▸ Texte de l'exercice
----------
Cette réflexion éclaire l'ensemble de l'œuvre. En portant cet intérêt aux objets de tous les jours, Hugo opère dans le dessin la même réforme que dans ses écrits. Il préfigure en quelque sorte le pop art et la formule d’Andy Wahrol, « tout est beau ».
Les burgs
Outre ces objets du quotidien, les burgs sont très présents, souvenirs du voyage sur le Rhin, où « les souvenirs des rives semblent répondre aux souvenirs des îles. [...] Toute ombre qui se dresse sur un bord du fleuve en fait dresser une autre sur l'autre bord ». Monuments et fontaines se reflètent dans l'eau, se dédoublent souvent, offrant du même élément une version claire, l'autre sombre. Les villes englouties par les flots, à l'image de « La Ville disparue » de La Légende des siècles, ramènent au souvenir de Léopoldine.

Fracta juventus ou « Le burg à l’ange »
C’est en 1843 qu’en rentrant de voyage, Victor Hugo apprend la mort brutale et accidentelle de sa fille Léopoldine, toute jeune mariée et alors âgée de 19 ans. Elle et son époux, Charles Vacquerie, accompagnés de l’oncle et du cousin de ce dernier, périssent noyés dans la Seine, suite au naufrage de leur canot entre Caudebec et Villequier. Cette mort prématurée aura une très grande influence sur l’œuvre et la personnalité de Victor Hugo, et marque une césure entre l’ « Autrefois » et l’ « Aujourd’hui » des Contemplations et de l’œuvre entière. Le voyage de 1843 met alors un terme aux voyages annuels du poète.
Ce dessin a été exécuté en 1863 et commémore le 20e anniversaire de la mort de Léopoldine dont le portrait apparaît dans un halo. Des tonalités que l’on trouve rarement dans les dessins de Victor Hugo apparaissent, ainsi cette touche de mauve, autour de l’ovale où figure le portrait de Léopoldine, comme si Victor Hugo avait voulu rappeler la tenue qu’elle portait le jour de sa mort ; celle-ci était vêtue d’une robe mauve.
----------
▸ Matériel fourni
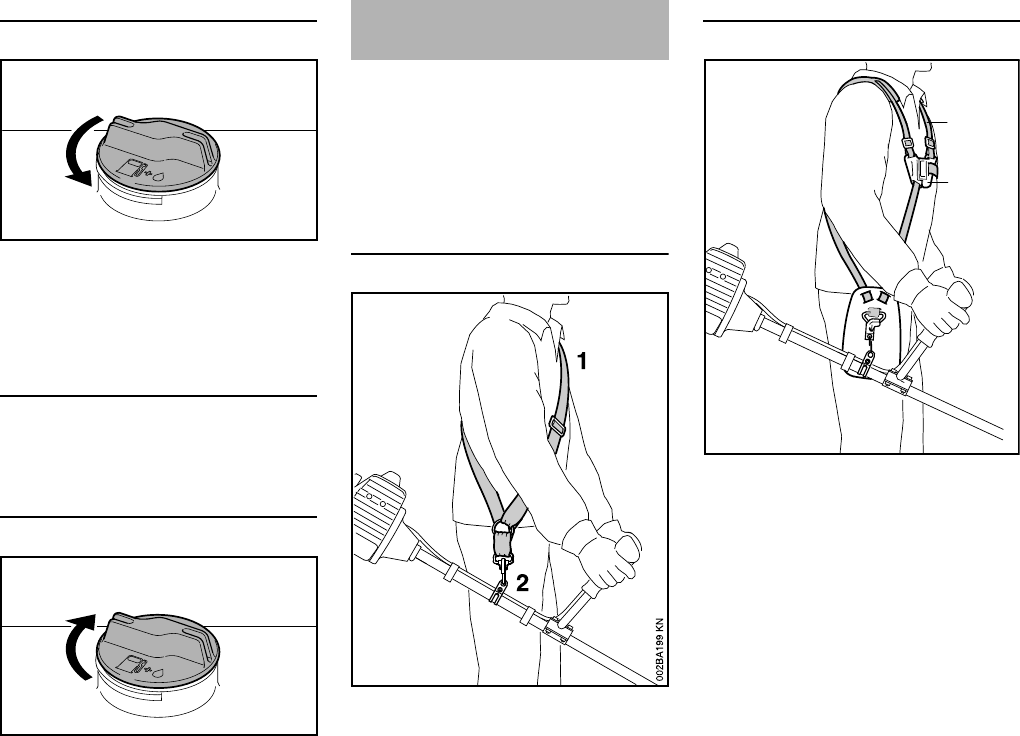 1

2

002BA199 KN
----------
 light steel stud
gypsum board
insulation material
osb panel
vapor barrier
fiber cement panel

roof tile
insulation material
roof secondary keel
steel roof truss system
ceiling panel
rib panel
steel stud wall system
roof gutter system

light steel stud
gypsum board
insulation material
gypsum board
----------
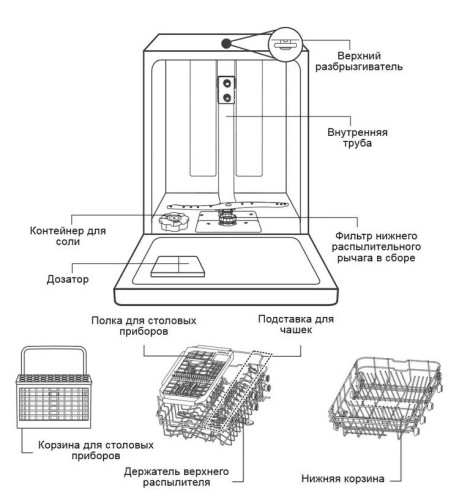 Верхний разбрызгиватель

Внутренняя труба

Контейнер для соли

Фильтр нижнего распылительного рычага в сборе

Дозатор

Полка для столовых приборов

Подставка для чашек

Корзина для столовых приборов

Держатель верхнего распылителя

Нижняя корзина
----------
▸ Tâches à réaliser
[1] Pouvez-vous recopier à l'identique le passage du texte sur les dessins de Victor Hugo qui s'ouvre sur les mots contenant « Fracta juventus ou » et se clôt sur « annuels du poète. » ?
[2] Comment traduire en anglais cette phrase du texte sur les dessins de Victor Hugo : « Ce dessin a été exécuté en 1863 et commémore le 20e anniversaire de la mort de Léopoldine dont le portrait apparaît dans un halo. » ?
Le matériel fourni n'a aucun rôle dans ce travail.

▸ Liste des réponses
[1]
Fracta juventus ou « Le burg à l’ange »
C’est en 1843 qu’en rentrant de voyage, Victor Hugo apprend la mort brutale et accidentelle de sa fille Léopoldine, toute jeune mariée et alors âgée de 19 ans. Elle et son époux, Charles Vacquerie, accompagnés de l’oncle et du cousin de ce dernier, périssent noyés dans la Seine, suite au naufrage de leur canot entre Caudebec et Villequier. Cette mort prématurée aura une très grande influence sur l’œuvre et la personnalité de Victor Hugo, et marque une césure entre l’ « Autrefois » et l’ « Aujourd’hui » des Contemplations et de l’œuvre entière. Le voyage de 1843 met alors un terme aux voyages annuels du poète.

[2] This drawing was made in 1863 and commemorates the 20th anniversary of the death of Léopoldine, whose portrait appears in a halo.